La lesione del midollo spinale, nota come mielolesi, potrebbe non essere un problema così grande come si pensava. Grazie ad una serie di test effettuati sugli animali dall’Ecole polytechnique fédérale di Losanna e dalla scuola Sant’Anna di Pisa, in collaborazione con l’Azienda Ospedaliera Universitaria Pisana, si è giunti infatti a dei risultati piuttosto interessanti su questo fronte.
La mielolesi è una condizione che porta al danneggiamento dei fasci nervosi che corrono lungo la colonna vertebrale in seguito a dei traumi, ma anche ad infezioni o tumori. A seconda del punto colpito dalla malattia ci possono essere ripercussioni più o meno gravi sul corpo, ma nella gran parte dei casi la mielolesione porta alla perdita della capacità motoria che può riguardare solo la parte inferiore (paraplegia) o comprendere anche gli arti superiori (tetraplegia).
I trattamenti per la mielolesi sono continuo oggetto di studio, e proprio di recente è stata avviata una sperimentazione che ha destato parecchio interesse nel mondo scientifico e che consiste nella stimolazione elettrica del midollo spinale.
La stimolazione midollare consiste nell’installazione di un impianto sottocutaneo, a livello di midollo spinale, che libera una corrente elettrica continua nei nervi spinali inferiori, riproducendo gli stessi segnali che il cervello trasmette per far funzionare l’attività motoria. Il fascio di corrente elettrica viene emanato a frequenze e intensità differenti a seconda della zona colpita: una volta attivato il segnale, il midollo spinale riattiva la rete neurale compromessa. Si tratta insomma di una tecnica di avanguardia pura.
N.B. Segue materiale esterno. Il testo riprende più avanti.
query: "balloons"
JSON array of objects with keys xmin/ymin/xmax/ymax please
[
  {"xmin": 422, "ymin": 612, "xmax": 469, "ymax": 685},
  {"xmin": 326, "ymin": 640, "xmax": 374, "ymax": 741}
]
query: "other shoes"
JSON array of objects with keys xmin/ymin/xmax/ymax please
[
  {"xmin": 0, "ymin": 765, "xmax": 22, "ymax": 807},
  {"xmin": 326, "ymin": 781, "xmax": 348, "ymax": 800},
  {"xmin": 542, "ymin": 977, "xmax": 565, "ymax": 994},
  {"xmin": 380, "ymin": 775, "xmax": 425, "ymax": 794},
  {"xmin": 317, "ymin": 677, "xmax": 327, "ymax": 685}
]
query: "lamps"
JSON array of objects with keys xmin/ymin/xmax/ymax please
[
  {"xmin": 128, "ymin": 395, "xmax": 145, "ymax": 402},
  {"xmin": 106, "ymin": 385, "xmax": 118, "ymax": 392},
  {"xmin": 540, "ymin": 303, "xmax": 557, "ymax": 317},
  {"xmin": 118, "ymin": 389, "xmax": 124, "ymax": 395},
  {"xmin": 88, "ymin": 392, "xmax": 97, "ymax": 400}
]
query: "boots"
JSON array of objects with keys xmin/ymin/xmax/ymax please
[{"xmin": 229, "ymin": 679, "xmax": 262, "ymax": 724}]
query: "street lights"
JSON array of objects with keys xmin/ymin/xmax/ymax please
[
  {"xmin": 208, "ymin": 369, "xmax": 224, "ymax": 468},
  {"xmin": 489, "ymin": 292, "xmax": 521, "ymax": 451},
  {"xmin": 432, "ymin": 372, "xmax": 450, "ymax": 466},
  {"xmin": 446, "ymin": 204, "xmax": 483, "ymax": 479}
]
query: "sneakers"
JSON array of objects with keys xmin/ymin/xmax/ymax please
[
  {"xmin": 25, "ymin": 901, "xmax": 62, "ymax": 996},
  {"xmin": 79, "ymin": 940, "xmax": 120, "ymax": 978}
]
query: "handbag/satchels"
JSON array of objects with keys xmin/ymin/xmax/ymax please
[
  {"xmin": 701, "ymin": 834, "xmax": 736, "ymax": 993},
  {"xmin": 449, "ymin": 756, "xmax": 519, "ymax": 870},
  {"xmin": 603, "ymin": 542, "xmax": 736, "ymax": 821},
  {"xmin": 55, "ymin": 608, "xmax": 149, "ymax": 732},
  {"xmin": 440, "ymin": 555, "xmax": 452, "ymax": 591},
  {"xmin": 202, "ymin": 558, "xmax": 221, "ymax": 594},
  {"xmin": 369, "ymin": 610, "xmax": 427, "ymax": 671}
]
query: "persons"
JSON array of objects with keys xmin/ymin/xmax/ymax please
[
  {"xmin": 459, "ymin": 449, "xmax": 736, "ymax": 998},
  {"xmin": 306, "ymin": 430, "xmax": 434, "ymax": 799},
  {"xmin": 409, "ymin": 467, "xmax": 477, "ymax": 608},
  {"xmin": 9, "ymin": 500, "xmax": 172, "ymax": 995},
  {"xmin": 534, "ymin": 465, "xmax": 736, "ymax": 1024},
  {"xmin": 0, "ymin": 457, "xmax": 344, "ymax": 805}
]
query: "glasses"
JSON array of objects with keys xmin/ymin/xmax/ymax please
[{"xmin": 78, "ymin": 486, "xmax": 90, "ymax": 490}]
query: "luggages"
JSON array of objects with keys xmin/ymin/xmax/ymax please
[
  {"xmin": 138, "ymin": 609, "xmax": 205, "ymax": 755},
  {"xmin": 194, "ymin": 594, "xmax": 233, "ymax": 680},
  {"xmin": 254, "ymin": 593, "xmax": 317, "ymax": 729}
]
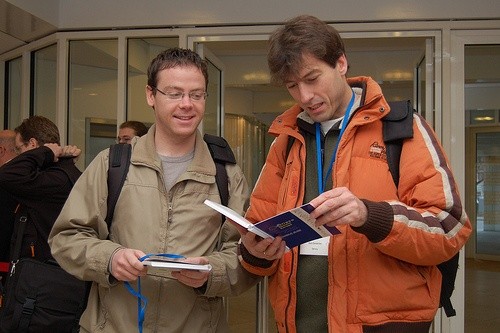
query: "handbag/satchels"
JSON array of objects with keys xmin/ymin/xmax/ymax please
[{"xmin": 2, "ymin": 258, "xmax": 86, "ymax": 333}]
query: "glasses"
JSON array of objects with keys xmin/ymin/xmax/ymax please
[
  {"xmin": 152, "ymin": 86, "xmax": 208, "ymax": 101},
  {"xmin": 14, "ymin": 140, "xmax": 31, "ymax": 153}
]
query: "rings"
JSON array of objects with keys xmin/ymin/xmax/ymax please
[{"xmin": 263, "ymin": 251, "xmax": 271, "ymax": 257}]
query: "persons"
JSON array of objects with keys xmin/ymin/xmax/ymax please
[
  {"xmin": 238, "ymin": 14, "xmax": 473, "ymax": 333},
  {"xmin": 118, "ymin": 121, "xmax": 148, "ymax": 144},
  {"xmin": 47, "ymin": 46, "xmax": 253, "ymax": 333},
  {"xmin": 0, "ymin": 114, "xmax": 93, "ymax": 333}
]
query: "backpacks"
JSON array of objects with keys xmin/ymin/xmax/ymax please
[{"xmin": 285, "ymin": 100, "xmax": 459, "ymax": 307}]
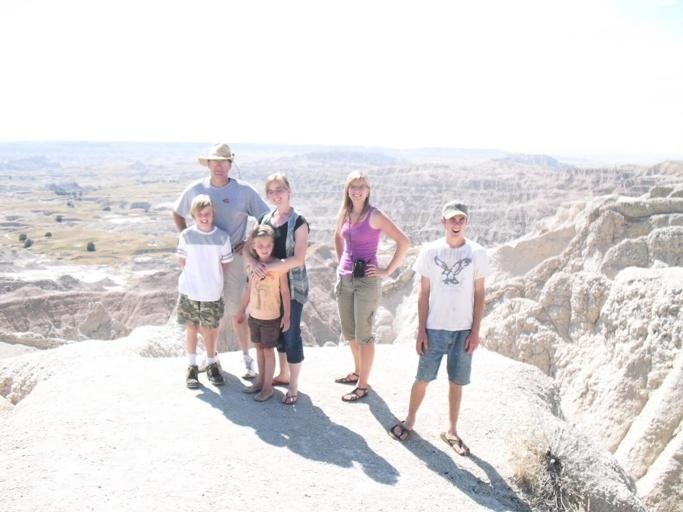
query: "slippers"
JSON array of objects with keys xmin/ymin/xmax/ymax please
[
  {"xmin": 390, "ymin": 421, "xmax": 411, "ymax": 440},
  {"xmin": 441, "ymin": 431, "xmax": 470, "ymax": 456},
  {"xmin": 282, "ymin": 392, "xmax": 298, "ymax": 404},
  {"xmin": 273, "ymin": 377, "xmax": 289, "ymax": 385}
]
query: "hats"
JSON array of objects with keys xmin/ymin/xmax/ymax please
[
  {"xmin": 442, "ymin": 200, "xmax": 468, "ymax": 219},
  {"xmin": 198, "ymin": 143, "xmax": 234, "ymax": 165}
]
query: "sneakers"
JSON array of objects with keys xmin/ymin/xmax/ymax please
[
  {"xmin": 186, "ymin": 365, "xmax": 199, "ymax": 388},
  {"xmin": 207, "ymin": 364, "xmax": 224, "ymax": 384},
  {"xmin": 242, "ymin": 358, "xmax": 255, "ymax": 377}
]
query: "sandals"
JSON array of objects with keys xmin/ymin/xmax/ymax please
[
  {"xmin": 335, "ymin": 372, "xmax": 359, "ymax": 383},
  {"xmin": 254, "ymin": 390, "xmax": 274, "ymax": 401},
  {"xmin": 243, "ymin": 384, "xmax": 262, "ymax": 392},
  {"xmin": 342, "ymin": 388, "xmax": 368, "ymax": 401}
]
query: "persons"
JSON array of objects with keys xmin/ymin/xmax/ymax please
[
  {"xmin": 243, "ymin": 174, "xmax": 308, "ymax": 404},
  {"xmin": 389, "ymin": 201, "xmax": 486, "ymax": 457},
  {"xmin": 175, "ymin": 194, "xmax": 234, "ymax": 388},
  {"xmin": 334, "ymin": 171, "xmax": 409, "ymax": 401},
  {"xmin": 235, "ymin": 225, "xmax": 291, "ymax": 402},
  {"xmin": 173, "ymin": 143, "xmax": 272, "ymax": 379}
]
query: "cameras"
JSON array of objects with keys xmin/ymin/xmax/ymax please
[{"xmin": 352, "ymin": 258, "xmax": 365, "ymax": 279}]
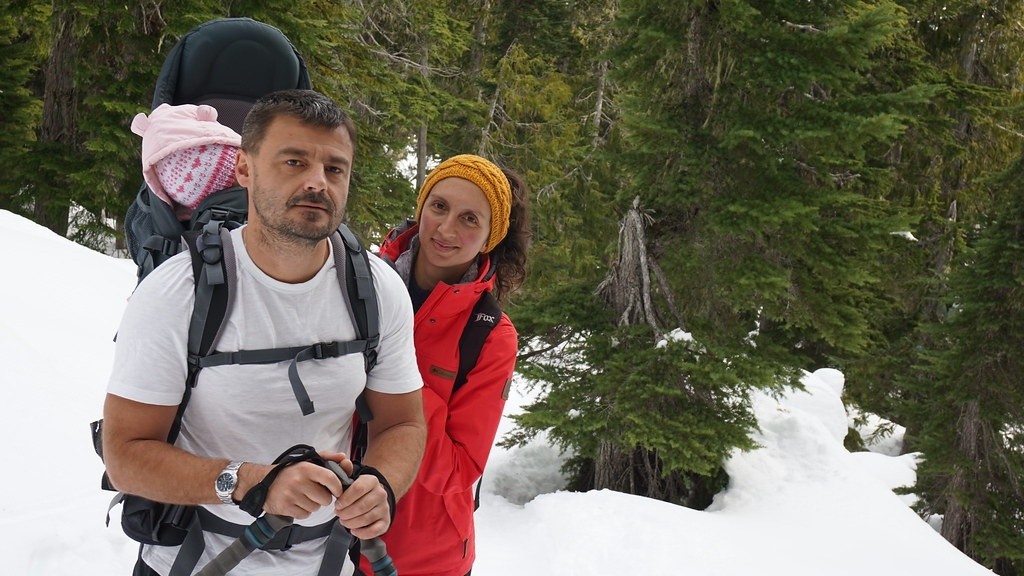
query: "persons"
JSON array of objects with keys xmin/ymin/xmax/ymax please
[
  {"xmin": 352, "ymin": 153, "xmax": 529, "ymax": 576},
  {"xmin": 103, "ymin": 89, "xmax": 426, "ymax": 576},
  {"xmin": 132, "ymin": 104, "xmax": 244, "ymax": 226}
]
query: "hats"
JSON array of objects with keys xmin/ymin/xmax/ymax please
[
  {"xmin": 153, "ymin": 145, "xmax": 237, "ymax": 211},
  {"xmin": 416, "ymin": 154, "xmax": 512, "ymax": 254}
]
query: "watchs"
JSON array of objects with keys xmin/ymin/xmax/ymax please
[{"xmin": 215, "ymin": 460, "xmax": 242, "ymax": 505}]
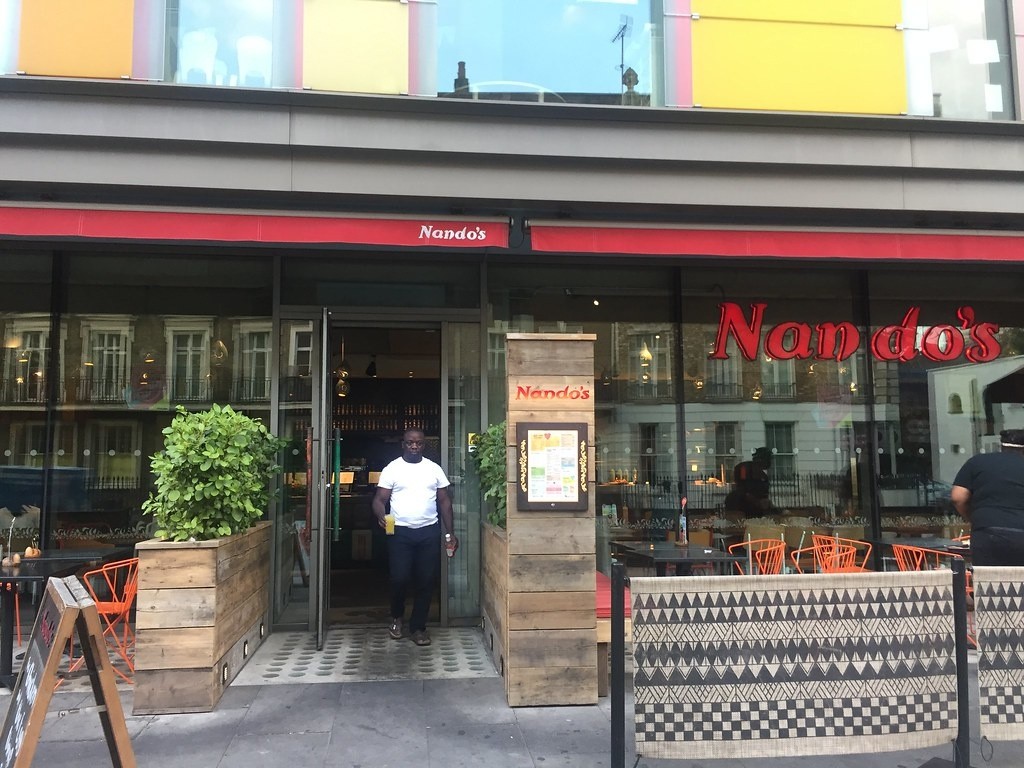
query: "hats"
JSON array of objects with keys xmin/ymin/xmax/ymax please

La stimolazione elettrica è entrata in campo già tre anni fa, tanto che grazie al suo supporto quattro persone paraplegiche sono riuscite a muovere volontariamente gli arti inferiori. I risultati e i tempi di recupero sono stati inattesi, e i ricercatori, proprio per questo, hanno ritenuto opportuno continuare ad approfondire la questione.